The Criminal Cases Review Commission has referred the rape conviction of C to the Court of Appeal.
Mr C pleaded not guilty but was convicted in 2008 of raping a 14-year-old girl. He was also convicted of two offences of sexual activity with a 13-year-old female. He was sentenced to an indeterminate sentence of imprisonment for public protection (IPP) with a minimum term of four years.
Mr C was refused leave to appeal against his conviction and applied to the Commission in October 2009.
Having carried out a detailed review of the case, the Commission has decided to refer Mr C’s conviction to the Court of Appeal. The referral is based on new evidence relating to the credibility of the complainant which raises a real possibility that the Court will quash the conviction for rape and replace it with one for unlawful sexual activity with a child.
This press release was issued by Justin Hawkins, Head of Communication, Criminal Cases Review Commission, on 0121 232 0906 or e-mail email@example.com.
Notes for editors
1. The Criminal Cases Review Commission is an independent body set up under the Criminal Appeal Act 1995. It is responsible for reviewing suspected and alleged miscarriages of criminal justice in England, Wales and Northern Ireland. It is based in Birmingham and is funded by the Ministry of Justice.
2. There are currently twelve Commissioners who bring to the Commission considerable experience from a wide variety of backgrounds. Commissioners are appointed by the Queen on the recommendation of the Prime Minister in accordance with the Office for the Commissioner for Public Appointments’ Code of Practice.

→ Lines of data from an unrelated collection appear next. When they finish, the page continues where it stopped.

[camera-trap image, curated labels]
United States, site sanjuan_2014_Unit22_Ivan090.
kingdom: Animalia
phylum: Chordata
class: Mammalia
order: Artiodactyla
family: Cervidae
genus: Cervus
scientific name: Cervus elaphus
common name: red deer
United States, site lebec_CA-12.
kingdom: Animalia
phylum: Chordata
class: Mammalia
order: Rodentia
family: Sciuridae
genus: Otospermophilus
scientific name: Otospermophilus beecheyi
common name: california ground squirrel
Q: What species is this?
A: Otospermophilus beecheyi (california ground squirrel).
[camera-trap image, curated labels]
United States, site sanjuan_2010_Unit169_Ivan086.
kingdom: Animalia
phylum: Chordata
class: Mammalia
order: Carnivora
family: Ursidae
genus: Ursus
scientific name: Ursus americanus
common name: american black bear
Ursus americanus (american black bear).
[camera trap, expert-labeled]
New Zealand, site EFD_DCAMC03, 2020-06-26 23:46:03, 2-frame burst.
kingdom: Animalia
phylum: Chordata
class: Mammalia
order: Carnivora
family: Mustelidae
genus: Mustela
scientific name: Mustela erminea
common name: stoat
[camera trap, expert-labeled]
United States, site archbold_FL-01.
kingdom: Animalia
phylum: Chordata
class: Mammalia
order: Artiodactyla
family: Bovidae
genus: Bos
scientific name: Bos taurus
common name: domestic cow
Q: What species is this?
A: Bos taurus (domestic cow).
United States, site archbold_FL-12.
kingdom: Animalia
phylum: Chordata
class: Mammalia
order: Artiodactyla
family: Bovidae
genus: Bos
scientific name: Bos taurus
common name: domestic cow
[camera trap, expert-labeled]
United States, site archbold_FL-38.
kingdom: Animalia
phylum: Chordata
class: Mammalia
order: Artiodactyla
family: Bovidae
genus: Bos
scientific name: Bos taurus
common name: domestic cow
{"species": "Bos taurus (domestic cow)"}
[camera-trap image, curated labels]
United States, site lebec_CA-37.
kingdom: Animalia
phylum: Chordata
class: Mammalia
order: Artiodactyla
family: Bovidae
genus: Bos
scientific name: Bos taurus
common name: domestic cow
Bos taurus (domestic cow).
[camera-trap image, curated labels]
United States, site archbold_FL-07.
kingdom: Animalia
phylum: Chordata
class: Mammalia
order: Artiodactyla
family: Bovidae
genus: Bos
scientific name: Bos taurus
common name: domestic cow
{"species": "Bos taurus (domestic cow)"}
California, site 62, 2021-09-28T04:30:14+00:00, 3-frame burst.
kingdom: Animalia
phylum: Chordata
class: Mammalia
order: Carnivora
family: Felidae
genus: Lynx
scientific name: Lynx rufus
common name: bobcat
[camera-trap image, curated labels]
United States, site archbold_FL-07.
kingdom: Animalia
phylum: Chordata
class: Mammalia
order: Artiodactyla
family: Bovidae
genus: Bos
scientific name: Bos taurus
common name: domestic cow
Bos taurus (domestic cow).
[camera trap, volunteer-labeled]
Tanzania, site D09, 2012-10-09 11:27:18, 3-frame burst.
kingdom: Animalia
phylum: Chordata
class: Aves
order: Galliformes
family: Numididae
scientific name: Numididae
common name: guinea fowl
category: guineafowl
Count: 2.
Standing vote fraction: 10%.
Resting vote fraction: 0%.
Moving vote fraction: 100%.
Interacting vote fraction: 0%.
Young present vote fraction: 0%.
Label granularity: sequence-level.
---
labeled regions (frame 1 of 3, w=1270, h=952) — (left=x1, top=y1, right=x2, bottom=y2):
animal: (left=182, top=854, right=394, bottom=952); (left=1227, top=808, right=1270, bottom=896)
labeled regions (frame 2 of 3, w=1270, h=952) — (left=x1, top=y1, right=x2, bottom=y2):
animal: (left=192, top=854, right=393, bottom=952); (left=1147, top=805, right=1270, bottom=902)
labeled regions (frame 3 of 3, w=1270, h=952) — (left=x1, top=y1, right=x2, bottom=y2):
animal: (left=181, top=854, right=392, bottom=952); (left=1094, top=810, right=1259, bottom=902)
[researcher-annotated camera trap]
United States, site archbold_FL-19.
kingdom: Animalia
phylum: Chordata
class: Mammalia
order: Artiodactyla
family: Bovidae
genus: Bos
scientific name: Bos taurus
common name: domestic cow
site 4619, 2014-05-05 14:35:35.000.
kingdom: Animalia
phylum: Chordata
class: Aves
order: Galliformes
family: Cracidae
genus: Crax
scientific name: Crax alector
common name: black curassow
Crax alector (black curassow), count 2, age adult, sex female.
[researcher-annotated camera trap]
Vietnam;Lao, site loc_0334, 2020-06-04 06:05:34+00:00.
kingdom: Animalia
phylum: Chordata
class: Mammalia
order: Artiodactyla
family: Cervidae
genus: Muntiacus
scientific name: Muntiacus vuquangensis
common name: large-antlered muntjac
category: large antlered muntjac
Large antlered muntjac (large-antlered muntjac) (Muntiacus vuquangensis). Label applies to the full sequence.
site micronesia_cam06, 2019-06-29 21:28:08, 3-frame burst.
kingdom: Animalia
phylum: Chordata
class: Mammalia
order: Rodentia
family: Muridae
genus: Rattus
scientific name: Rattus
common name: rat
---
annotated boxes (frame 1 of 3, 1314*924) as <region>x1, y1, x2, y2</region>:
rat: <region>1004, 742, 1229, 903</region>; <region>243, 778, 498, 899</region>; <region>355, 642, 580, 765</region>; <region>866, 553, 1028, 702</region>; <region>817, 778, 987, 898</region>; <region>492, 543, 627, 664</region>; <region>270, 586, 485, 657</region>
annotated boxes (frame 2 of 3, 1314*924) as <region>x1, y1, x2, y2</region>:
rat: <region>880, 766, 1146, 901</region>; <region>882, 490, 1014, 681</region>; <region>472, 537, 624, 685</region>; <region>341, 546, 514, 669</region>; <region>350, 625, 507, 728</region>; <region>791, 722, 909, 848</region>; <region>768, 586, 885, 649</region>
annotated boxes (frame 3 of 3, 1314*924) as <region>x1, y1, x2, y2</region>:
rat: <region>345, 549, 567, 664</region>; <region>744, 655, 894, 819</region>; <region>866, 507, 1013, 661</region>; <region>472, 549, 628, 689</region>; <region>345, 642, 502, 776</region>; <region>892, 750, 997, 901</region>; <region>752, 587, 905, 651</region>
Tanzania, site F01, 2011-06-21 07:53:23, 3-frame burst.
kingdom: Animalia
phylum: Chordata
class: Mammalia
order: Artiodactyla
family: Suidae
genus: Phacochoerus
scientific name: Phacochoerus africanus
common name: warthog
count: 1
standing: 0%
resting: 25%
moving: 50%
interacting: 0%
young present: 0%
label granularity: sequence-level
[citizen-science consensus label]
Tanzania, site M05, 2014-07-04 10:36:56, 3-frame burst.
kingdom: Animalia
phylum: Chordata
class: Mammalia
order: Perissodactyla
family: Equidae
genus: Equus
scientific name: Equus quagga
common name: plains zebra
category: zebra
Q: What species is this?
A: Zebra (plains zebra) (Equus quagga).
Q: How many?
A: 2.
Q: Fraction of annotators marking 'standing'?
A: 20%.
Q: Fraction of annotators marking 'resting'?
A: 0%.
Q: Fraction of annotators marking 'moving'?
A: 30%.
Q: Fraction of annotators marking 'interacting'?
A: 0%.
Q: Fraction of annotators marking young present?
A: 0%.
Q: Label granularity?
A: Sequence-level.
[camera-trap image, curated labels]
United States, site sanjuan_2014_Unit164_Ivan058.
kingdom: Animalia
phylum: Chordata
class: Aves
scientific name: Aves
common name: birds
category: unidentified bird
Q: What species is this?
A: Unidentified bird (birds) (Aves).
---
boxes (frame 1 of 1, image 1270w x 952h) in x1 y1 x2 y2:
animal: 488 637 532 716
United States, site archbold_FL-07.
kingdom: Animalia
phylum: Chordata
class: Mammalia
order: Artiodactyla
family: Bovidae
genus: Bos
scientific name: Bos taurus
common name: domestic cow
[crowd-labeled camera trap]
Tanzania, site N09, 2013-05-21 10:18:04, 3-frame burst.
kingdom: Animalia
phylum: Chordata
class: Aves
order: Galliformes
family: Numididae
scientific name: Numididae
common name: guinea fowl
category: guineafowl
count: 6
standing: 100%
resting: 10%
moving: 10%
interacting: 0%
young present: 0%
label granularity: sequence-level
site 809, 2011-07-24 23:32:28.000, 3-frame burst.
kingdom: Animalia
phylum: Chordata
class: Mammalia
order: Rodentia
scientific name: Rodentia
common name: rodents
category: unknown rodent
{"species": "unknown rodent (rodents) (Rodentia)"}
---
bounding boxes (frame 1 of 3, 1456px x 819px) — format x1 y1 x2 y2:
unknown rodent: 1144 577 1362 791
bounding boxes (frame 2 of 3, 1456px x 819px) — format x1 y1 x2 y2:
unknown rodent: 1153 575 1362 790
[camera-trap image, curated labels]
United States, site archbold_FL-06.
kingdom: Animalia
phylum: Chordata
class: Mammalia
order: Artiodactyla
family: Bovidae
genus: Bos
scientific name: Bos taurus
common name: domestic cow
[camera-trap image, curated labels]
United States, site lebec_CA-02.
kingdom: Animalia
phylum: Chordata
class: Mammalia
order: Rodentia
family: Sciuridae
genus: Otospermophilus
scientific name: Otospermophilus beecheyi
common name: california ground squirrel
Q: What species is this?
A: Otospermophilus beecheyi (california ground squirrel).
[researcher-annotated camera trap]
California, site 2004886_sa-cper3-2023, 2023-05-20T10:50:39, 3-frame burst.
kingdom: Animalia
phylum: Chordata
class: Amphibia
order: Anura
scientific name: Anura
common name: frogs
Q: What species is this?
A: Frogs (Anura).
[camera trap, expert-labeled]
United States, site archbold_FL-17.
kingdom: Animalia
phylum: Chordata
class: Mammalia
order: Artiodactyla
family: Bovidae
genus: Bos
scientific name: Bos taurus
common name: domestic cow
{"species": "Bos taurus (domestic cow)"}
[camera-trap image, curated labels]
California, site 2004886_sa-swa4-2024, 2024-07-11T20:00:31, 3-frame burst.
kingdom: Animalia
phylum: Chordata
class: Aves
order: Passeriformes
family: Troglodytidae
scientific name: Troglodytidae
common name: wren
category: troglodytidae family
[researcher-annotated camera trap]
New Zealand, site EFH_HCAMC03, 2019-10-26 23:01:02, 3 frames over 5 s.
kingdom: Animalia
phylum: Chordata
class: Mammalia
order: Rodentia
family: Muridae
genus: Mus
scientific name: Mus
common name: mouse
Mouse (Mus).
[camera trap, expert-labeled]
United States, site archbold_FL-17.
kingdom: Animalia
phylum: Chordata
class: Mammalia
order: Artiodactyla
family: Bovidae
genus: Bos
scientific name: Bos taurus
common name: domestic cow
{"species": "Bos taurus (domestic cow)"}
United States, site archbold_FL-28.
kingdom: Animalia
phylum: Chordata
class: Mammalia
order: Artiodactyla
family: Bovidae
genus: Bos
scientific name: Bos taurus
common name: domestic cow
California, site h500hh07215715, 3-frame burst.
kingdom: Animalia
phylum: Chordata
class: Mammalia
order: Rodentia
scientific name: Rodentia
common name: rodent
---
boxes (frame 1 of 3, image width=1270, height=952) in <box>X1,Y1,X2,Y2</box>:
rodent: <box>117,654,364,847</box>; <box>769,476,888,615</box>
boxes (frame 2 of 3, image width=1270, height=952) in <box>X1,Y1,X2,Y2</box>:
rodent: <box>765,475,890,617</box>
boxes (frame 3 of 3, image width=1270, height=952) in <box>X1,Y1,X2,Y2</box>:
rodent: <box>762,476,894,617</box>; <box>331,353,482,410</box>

3. The Commission usually receives around 1,500 applications for reviews (convictions and/or sentences) each year. Typically, around 3.5%, or one in 29, of all applications are referred to the appeal courts.
4. The Commission considers whether, as a result of new evidence or argument, there is a real possibility that the conviction would not be upheld were a reference to be made. New evidence or argument is argument or evidence which has not been raised during the trial or on appeal. Applicants should usually have appealed first. A case can be referred in the absence of new evidence or argument or an earlier appeal only if there are “exceptional circumstances”.
5. If a case is referred, it is then for the appeal court to decide whether the conviction is unsafe or the sentence unfair.